The FBI raided the offices of a Williamson County construction company as part of an ongoing investigation into nine Tennessee Department of Transportation and two Metro Nashville Airport Authority contracts, reports The Tennessean.
The agents seized payroll records, contract files, work orders and computer hard drives from the College Grove offices of G&M Associates. Jones Brothers, one of the largest road contractors in the Southeast, and two of its affiliate companies are implicated in the investigation, according to a search warrant.
Jones Brothers and the two affiliated companies, Mountain States Contractors and Hot Mix Asphalt, were allegedly involved in a scheme to fraudulently land government contracts intended for companies that promise to subcontract a certain percentage of the work to women- or minority-owned small businesses, the search warrant documents state.
The investigation is focused on the federal Disadvantaged Business Enterprise program, which is supposed to help jumpstart businesses owned by women and minorities. The government, which has been cracking down on procurement fraud, can recoup up to three times the contract amount and levy fines.
Mt. Juliet-based Jones Brothers, according to the warrant, named a minority-owned firm in its contract, but instead did work the subcontractor G&M Associates was supposed to do, even going as far as to cover the company logo on their trucks with the minority-owned contractor’s logo.
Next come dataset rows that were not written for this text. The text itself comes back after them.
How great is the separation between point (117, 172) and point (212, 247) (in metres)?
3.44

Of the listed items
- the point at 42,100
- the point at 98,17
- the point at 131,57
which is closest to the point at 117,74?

According to the search warrant, the FBI has evidence that “the primary contractors obtained various contracts fraudulently, aided and abetted by G&M.” The FBI raid took place in May.
The federal investigation was prompted by a 2012 whistleblower lawsuit filed by a former employee of Jones Brothers, who said he was fired after raising concerns about fraudulent activity. A federal judge has given the government until June 1 to decide whether to intervene in the whistleblower suit and bring charges against Jones Brothers, its affiliated companies and G&M Associates.
A spokesman for Jones Brothers said the company has cooperated with the federal inquiry by providing hundreds of pages of documents, which the company says show there was no wrongdoing. G&M Associates referred questions to its attorney, who also denied the company had done anything wrong.